Project Hiper Roadmap
How we intend/hope this project to proceed:
1. Measure and Benchmark Existing API
- gather many unique existing URLs (a lot more than 10,000)
- mostly to unique hosts, but not necessarily all unique. For the sake of
comparing with a future pipelining version, the test script should be
able to ask for the same document Y times, at least in a later stage.
- Write up a curl-using script and use these services:
http://randomurl.com/body.php
http://random.yahoo.com/fast/ryl
http://www.uroulette.com/visit
- Store the tens of thousands of random URLs in a text file
- Write up a multi interface using program that extracts N random URLs from
the list and downloads them simultaneously.
The random seed and N must be able to be specified to be able to repeat the
exact same set in a subsequent invoke, but in general testing we must vary
the seed in order to not exhaust the same hosts.
libcurl should most likely be built with c-ares support.
Use debug builds to be able to generated memory-trace logs to fully track
and check amount of memory used per connection.
Compare the memory usage measurements with the amount of memory installed
in the development machines so that we remain testing within the amount of
available system RAM.
- Measure time from select() returning to it being called again. Run
multiple times - do many measurements.
2. Implement the curl_multi_socket API
- Port the test program from phase 1 to the new API.

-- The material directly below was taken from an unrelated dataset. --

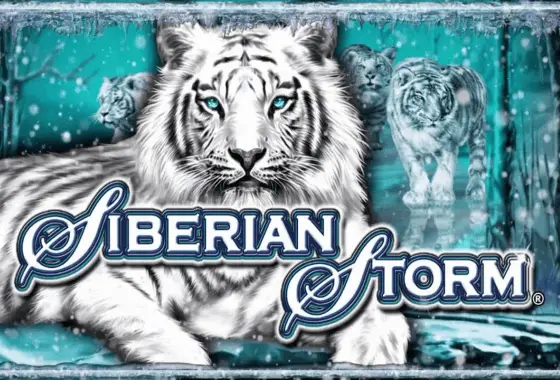 Siberian Storm pokie by IGT — 720 ways MultiWay Xtra tiger reels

- Run measurements and benchmarks
3. Implement HTTP pipelining support
Make sure that:
- the test program enables pipelining
- the test program talks to a fair amount of servers that support pipelining
- a fair amount of documents are fetched from the same servers so that
pipelining actually can get activated
To make benchmarks, identify high-latency high-bandwith servers that allow
pipelining to get a feel for "optimal" performance boosts.